Task brief:
Reproduce verbatim the part of the material that opens with the line containing "In the scene shown, which of" and runs through the final line of the material.

Material for this exercise:
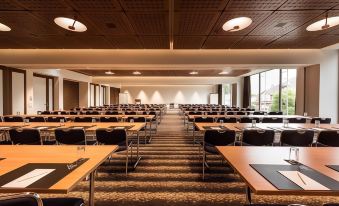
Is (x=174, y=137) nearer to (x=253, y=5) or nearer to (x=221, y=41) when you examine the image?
(x=221, y=41)

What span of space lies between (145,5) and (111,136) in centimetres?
225

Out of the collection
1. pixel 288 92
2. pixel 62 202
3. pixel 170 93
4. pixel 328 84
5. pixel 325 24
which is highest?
pixel 325 24

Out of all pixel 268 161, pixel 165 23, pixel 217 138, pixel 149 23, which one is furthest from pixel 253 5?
pixel 268 161

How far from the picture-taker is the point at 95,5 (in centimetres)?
412

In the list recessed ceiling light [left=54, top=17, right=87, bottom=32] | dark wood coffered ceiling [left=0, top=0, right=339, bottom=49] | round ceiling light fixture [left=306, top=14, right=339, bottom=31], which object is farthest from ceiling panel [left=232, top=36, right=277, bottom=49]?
recessed ceiling light [left=54, top=17, right=87, bottom=32]

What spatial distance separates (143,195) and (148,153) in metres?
2.35

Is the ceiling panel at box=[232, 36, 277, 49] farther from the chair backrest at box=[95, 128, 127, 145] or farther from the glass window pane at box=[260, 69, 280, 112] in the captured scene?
the glass window pane at box=[260, 69, 280, 112]

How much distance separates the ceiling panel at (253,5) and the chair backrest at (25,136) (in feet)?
12.4

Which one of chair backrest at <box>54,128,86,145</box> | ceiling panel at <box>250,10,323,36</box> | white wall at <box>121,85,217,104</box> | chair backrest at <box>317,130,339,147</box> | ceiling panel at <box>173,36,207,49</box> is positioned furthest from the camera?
white wall at <box>121,85,217,104</box>

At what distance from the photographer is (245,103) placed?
15.8m

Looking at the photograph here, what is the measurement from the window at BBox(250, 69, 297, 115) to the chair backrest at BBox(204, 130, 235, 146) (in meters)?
7.17

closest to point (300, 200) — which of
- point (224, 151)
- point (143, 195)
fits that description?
point (224, 151)

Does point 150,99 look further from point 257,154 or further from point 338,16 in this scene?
point 257,154

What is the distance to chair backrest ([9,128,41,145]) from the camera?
3.99 m
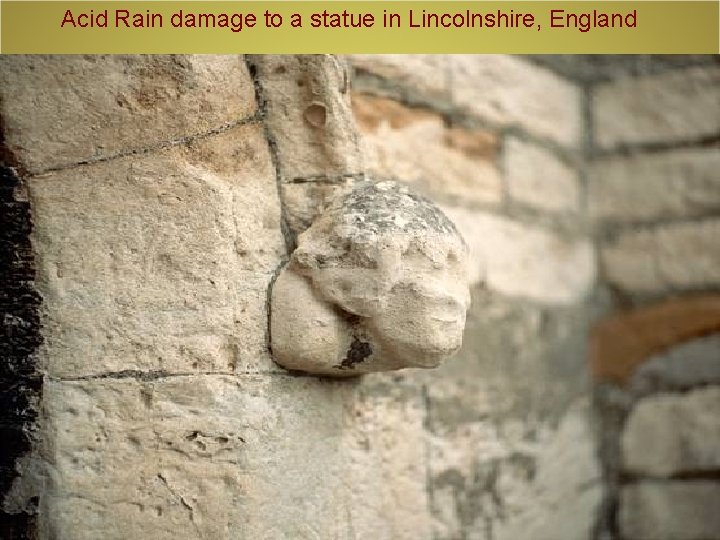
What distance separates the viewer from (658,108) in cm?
209

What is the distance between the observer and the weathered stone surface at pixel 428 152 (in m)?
1.52

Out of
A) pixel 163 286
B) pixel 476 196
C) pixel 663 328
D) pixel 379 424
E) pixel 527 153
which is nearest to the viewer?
pixel 163 286

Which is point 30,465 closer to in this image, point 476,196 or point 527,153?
point 476,196

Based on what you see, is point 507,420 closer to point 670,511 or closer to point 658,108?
point 670,511

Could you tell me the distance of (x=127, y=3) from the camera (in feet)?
4.09

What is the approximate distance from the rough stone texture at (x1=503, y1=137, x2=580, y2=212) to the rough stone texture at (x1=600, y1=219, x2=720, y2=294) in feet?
0.51

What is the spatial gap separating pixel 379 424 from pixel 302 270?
0.31 meters

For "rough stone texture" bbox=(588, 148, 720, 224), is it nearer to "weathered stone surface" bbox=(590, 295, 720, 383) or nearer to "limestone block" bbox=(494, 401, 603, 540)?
"weathered stone surface" bbox=(590, 295, 720, 383)

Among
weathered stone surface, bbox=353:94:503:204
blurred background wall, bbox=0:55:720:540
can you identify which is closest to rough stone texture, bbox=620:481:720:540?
blurred background wall, bbox=0:55:720:540

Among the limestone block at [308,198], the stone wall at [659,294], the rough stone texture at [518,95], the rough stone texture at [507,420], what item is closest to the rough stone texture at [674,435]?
the stone wall at [659,294]

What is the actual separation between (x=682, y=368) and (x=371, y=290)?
1.09 metres

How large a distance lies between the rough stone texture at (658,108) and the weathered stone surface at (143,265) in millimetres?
1199

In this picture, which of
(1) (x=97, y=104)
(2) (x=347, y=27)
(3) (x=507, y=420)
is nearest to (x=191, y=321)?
(1) (x=97, y=104)

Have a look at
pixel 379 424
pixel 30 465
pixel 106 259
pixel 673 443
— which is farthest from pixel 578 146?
pixel 30 465
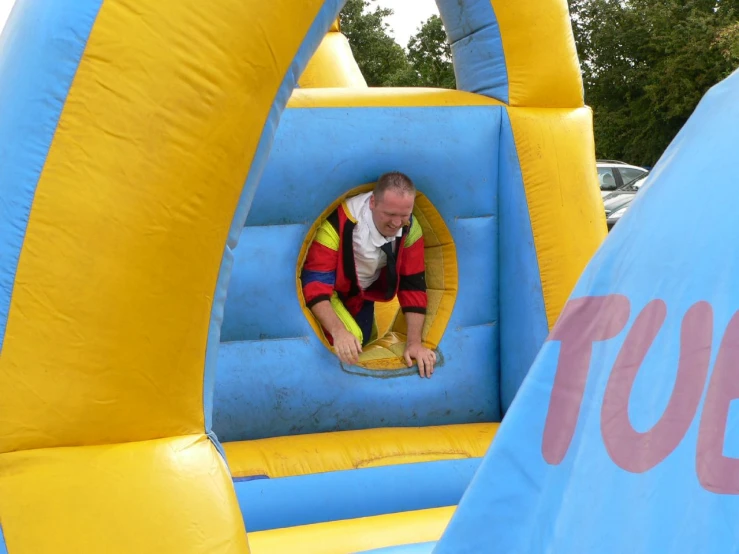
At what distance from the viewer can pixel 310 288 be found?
313cm

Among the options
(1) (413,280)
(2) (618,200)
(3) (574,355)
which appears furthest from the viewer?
(2) (618,200)

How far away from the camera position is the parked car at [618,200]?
1013 cm

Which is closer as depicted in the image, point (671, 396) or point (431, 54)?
point (671, 396)

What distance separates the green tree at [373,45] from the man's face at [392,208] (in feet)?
52.6

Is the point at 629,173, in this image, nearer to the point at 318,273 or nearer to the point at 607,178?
the point at 607,178

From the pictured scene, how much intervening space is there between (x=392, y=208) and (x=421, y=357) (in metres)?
0.58

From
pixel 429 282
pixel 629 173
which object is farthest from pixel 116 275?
pixel 629 173

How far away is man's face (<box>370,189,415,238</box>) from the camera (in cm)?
293

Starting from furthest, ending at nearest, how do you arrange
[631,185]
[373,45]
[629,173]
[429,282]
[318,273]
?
1. [373,45]
2. [629,173]
3. [631,185]
4. [429,282]
5. [318,273]

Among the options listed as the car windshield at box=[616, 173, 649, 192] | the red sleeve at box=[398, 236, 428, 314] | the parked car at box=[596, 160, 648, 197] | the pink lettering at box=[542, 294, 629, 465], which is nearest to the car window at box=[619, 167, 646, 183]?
the parked car at box=[596, 160, 648, 197]

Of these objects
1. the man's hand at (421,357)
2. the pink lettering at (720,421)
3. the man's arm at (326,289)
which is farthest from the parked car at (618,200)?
the pink lettering at (720,421)

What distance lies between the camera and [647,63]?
1998 centimetres

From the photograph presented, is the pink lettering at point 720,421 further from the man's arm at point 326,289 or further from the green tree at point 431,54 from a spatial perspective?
the green tree at point 431,54

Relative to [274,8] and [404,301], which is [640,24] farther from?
[274,8]
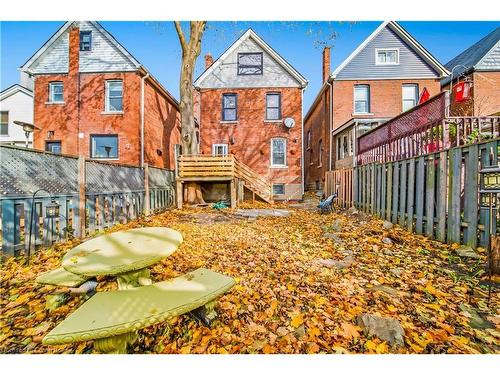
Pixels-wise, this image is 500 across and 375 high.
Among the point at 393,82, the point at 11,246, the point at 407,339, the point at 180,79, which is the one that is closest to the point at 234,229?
the point at 11,246

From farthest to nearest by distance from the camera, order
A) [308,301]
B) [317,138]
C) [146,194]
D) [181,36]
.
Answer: [317,138]
[181,36]
[146,194]
[308,301]

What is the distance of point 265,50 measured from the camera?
16.3m

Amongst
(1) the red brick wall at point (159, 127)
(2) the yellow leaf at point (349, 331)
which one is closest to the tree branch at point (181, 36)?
(1) the red brick wall at point (159, 127)

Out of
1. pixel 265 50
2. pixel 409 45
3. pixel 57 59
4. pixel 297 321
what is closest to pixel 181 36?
pixel 265 50

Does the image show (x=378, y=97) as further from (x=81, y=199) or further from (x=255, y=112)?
(x=81, y=199)

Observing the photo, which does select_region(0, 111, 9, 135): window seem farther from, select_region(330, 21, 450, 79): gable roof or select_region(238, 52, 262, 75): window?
select_region(330, 21, 450, 79): gable roof

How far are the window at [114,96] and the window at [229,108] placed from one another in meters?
6.07

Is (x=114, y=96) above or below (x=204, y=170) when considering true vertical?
above

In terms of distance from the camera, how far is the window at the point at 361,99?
1647 cm

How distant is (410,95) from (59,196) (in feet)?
62.9

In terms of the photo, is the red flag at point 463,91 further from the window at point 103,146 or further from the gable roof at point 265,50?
the window at point 103,146

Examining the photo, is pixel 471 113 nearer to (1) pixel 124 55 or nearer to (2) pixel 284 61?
(2) pixel 284 61

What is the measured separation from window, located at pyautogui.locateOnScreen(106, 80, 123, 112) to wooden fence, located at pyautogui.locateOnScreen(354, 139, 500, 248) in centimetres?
1391
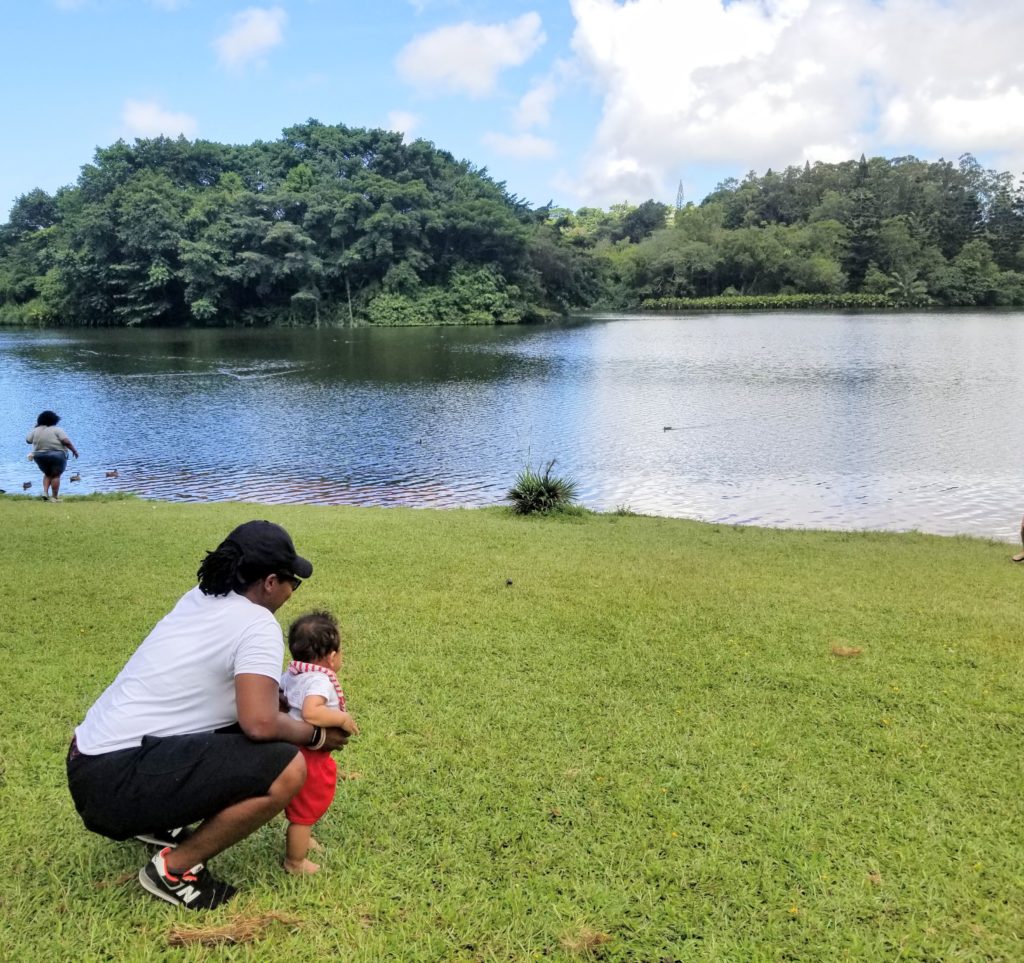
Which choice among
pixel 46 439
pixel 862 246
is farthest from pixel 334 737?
pixel 862 246

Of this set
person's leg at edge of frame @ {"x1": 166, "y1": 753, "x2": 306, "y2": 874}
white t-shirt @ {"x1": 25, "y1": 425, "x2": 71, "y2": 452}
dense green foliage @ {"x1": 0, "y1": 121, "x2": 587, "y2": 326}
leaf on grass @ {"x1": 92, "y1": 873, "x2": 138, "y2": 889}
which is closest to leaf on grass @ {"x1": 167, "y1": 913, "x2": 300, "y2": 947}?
person's leg at edge of frame @ {"x1": 166, "y1": 753, "x2": 306, "y2": 874}

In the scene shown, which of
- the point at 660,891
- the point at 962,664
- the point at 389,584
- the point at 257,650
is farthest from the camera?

Task solution:
In the scene shown, which of
- the point at 660,891
- the point at 962,664
- the point at 389,584
- the point at 257,650
is farthest from the camera?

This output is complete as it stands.